The blades will not hang all the way down, but rest against a stop at a 30º angle from vertical. If they are allowed to hang all the way down, then the lead slug weighing them down becomes less effective, and they are bound to become deflected by the stream of water rushing past, resulting in erratic steering. On the other hand, if they doesn't hang down far enough, then the angular momentum they would build up from the stern of the boat moving up and down will be enough to cause them to bounce up, again resulting in erratic steering. The angle of 30º is a good compromise between these two extremes, and will be further tuned to produce neutral steering, so that the rudders trail in the water, and produce a small amount of feedback to the helm, but so that moving them takes minimal effort.

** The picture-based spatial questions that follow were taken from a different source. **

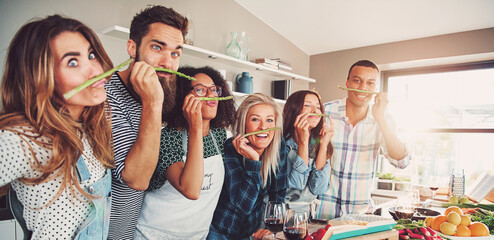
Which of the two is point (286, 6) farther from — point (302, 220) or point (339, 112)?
point (302, 220)

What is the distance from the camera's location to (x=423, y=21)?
12.6 ft

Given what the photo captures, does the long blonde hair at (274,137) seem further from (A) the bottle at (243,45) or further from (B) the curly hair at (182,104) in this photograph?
(A) the bottle at (243,45)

Neutral steering is produced by placing the horizontal pivot point of the rudder blade forward of the rudder's vertical axis. This will place enough of the entire rudder's surface area ahead of the vertical axis to balance the forces.

The vertical axis of each rudder will consist of a bronze pipe fixed within the rudder assembly. The top end of each pipe will pivot within two very substantial brackets bolted to the transom. The pipe will be designed to be sacrificial: if the rudder hits something underwater, it is this pipe that will be bent. Spare lengths of pipe will be carried on board, and it will be possible to replace it with the boat in the water.

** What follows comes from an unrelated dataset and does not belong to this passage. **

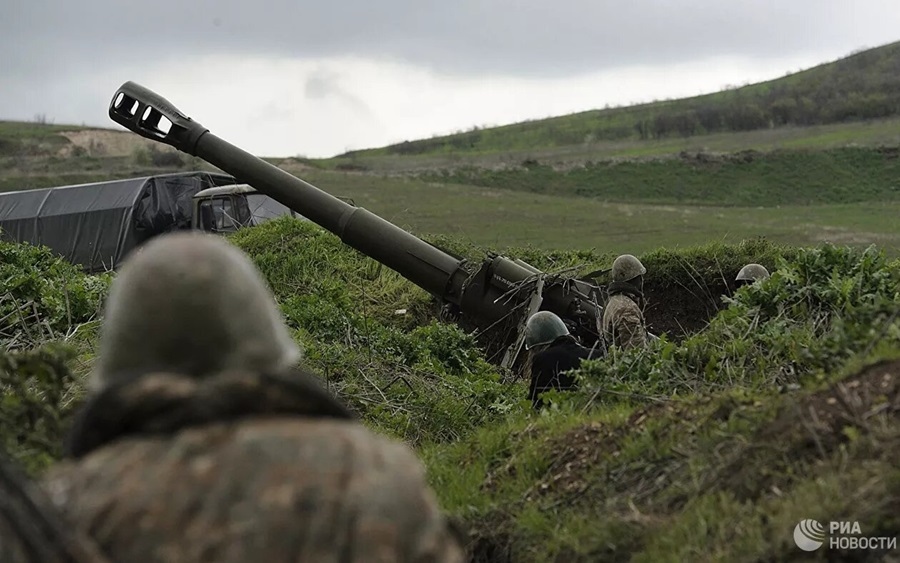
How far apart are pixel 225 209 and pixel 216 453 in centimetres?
1711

Each rudder blade will be bolted to the rudder body using a ½-inch bronze bolt with large fender washers, and two disks made of polyoxymethylene (Delrin) sandwiched between the rudder body and the blade to provide friction-free action. The rudder body will be constructed of solid fiberglass (roving and mat covered by cloth) while the blade will be made of two pieces of ¾-inch plywood screwed and epoxied together and covered in 3 cloths of fiberglass. A puck of lead will be embedded in its lower trailing edge.

When running downwind in heavy weather, with the centerboards pulled up, it will be possible to toe in the two rudders to slow the boat down. Not only will they add drag, but, because the blades are cambered out, toeing them in will force the stern down, making pitchpoling or broaching less likely. A typical unpleasant situation involves a storm that makes heaving to difficult, with ample sea room, so that running downwind under bare poles is a good choice, but the boat is too fast even under bare poles. The usual procedure is to deploy a sea anchor or to trail warps off the stern. QUIDNON will offer another choice: apply the brakes by toeing in the rudders. Of course, this requires the rudders to be built very heavily.

When motoring, both of the rudders will be well out of the way of the stream of water from the prop. This, based on my experience, adds about a knot of speed given the same throttle setting when motoring at slightly below hull speed. I have never understood why designers place the prop directly in front of the rudder and incur a speed penalty when it is so easy to offset it slightly. Love of symmetry?